Yip Yum Lina, Lachenal Nathalie, Pillet Violaine, Veuthey Anne-Lise
Swiss-Prot Group, Swiss Institute of Bioinformatics, Centre Médical Universitaire, 1, rue Michel-Servet, 1211, Geneva 4, Switzerland.
J Bioinform Comput Biol. 2007 Dec;5(6):1215-31. doi: 10.1142/s021972000700320x.

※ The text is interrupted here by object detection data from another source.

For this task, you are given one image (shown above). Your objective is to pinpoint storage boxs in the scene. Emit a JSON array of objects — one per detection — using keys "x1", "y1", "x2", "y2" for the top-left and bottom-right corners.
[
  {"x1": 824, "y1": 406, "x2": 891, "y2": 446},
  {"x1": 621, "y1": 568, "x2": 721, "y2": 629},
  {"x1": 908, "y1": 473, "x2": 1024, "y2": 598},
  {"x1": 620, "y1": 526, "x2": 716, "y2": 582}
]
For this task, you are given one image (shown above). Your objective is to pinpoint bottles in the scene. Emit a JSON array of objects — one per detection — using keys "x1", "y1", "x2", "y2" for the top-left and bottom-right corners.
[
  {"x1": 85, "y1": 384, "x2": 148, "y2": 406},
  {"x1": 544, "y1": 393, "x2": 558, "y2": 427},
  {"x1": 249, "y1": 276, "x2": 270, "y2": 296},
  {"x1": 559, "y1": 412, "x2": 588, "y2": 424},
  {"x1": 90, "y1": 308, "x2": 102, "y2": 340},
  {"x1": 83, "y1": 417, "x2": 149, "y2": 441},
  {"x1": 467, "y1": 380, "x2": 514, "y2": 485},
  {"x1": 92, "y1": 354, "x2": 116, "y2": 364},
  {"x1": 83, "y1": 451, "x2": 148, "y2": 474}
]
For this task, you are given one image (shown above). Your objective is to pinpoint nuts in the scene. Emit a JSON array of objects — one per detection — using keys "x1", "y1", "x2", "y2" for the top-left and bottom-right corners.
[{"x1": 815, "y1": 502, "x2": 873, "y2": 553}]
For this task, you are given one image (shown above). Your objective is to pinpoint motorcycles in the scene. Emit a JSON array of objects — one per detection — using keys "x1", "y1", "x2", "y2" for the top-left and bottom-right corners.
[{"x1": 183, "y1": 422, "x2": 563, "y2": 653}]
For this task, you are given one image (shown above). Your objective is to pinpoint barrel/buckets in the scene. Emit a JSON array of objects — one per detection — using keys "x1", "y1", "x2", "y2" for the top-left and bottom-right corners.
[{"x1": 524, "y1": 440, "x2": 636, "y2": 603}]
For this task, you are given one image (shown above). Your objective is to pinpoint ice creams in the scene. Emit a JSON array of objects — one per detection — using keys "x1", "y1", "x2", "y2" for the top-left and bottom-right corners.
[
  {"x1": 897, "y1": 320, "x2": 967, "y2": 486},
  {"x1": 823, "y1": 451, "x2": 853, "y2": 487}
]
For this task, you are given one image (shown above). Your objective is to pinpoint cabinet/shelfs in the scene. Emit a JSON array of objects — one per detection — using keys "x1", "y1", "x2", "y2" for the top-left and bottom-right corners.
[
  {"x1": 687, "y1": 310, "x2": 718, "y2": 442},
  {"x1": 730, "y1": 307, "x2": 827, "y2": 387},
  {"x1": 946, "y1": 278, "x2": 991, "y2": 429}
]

The UniProt/Swiss-Prot Knowledgebase records about 30,500 variants in 5,664 proteins (Release 52.2). Most of these variants are manually curated single amino acid polymorphisms (SAPs) with references to the literature. In order to keep the list of published documents related to SAPs up to date, an automatic information retrieval method is developed to recover texts mentioning SAPs. The method is based on the use of regular expressions (patterns) and rules for the detection and validation of mutations. When evaluated using a corpus of 9,820 PubMed references, the precision of the retrieval was determined to be 89.5% over all variants. It was also found that the use of nonstandard mutation nomenclature and sequence positional correction is necessary to retrieve a significant number of relevant articles. The method was applied to the 5,664 proteins with variants. This was performed by first submitting a PubMed query to retrieve articles using gene or protein names and a list of mutation-related keywords; the SAP detection procedure was then used to recover relevant documents. The method was found to be efficient in retrieving new references on known polymorphisms. New references on known SAPs will be rendered accessible to the public via the Swiss-Prot variant pages.
UniProt/Swiss-Prot知识库记录了5664种蛋白质中的约30500个变体(第52.2版)。这些变体中的大多数是人工整理的单氨基酸多态性(SAP),并附有文献参考。为了使与SAP相关的已发表文献列表保持最新,开发了一种自动信息检索方法来找回提及SAP的文本。该方法基于使用正则表达式(模式)和用于检测和验证突变的规则。当使用9820篇PubMed参考文献的语料库进行评估时,所有变体的检索精度确定为89.5%。还发现,使用非标准突变命名法和序列位置校正对于检索大量相关文章是必要的。该方法应用于有变体的5664种蛋白质。这首先通过提交PubMed查询来使用基因或蛋白质名称以及与突变相关的关键词列表检索文章来进行;然后使用SAP检测程序来找回相关文档。发现该方法在检索已知多态性的新参考文献方面是有效的。关于已知SAP的新参考文献将通过Swiss-Prot变体页面向公众提供。